Overall Architecture¶

A four-stage pipeline: (1) independent encoders for each modality extract embeddings; (2) projection into a shared latent space; (3) a Transformer encoder fuses modality tokens; (4) a classification head + an optional prototype head predict A/H.

Key Designs¶

Scene Modality (VideoMAE)
- Function: Capture behavioral dynamics and uncertainty cues in videos.
- Mechanism: Uniform sampling of 16 frames \(\rightarrow\) tubelet embedding \(\rightarrow\) Transformer encoder \(\rightarrow\) global average pooling to obtain the scene embedding \(h_s\).
- Design Motivation: Pre-trained on Kinetics-400, VideoMAE can capture spatiotemporal dependencies, which is suitable for analyzing behavioral patterns.
Facial Modality (EmotionEfficientNetB0 + Statistical Pooling)
- Function: Extract frame-level facial emotion embeddings and aggregate them into video-level representations.
- Mechanism: YOLO face detection \(\rightarrow\) EfficientNetB0 (AffectNet + fine-tuning) to extract frame-level emotional embeddings \(\rightarrow\) statistical pooling \([\mu; \sigma]\) to obtain video-level representations.
- Design Motivation: The mean captures the dominant emotional state, while the standard deviation captures emotional fluctuations—instability is indeed a key characteristic of A/H.
Audio Modality (EmotionWav2Vec2.0 + Mamba Encoder)
- Function: Extract emotional prosody features from speech and model temporal dependencies.

[DATA EXCERPT]:
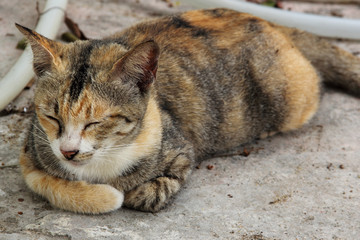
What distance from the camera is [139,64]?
3.69 meters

[PROBLEM DETAILS]:
In the architecture description above, quote everything from "A four-stage pipeline: (1)" down to "(EmotionEfficientNetB0 + Statistical Pooling)".

[RESULT OF THIS TASK]:
A four-stage pipeline: (1) independent encoders for each modality extract embeddings; (2) projection into a shared latent space; (3) a Transformer encoder fuses modality tokens; (4) a classification head + an optional prototype head predict A/H.

Key Designs¶

Scene Modality (VideoMAE)
- Function: Capture behavioral dynamics and uncertainty cues in videos.
- Mechanism: Uniform sampling of 16 frames \(\rightarrow\) tubelet embedding \(\rightarrow\) Transformer encoder \(\rightarrow\) global average pooling to obtain the scene embedding \(h_s\).
- Design Motivation: Pre-trained on Kinetics-400, VideoMAE can capture spatiotemporal dependencies, which is suitable for analyzing behavioral patterns.
Facial Modality (EmotionEfficientNetB0 + Statistical Pooling)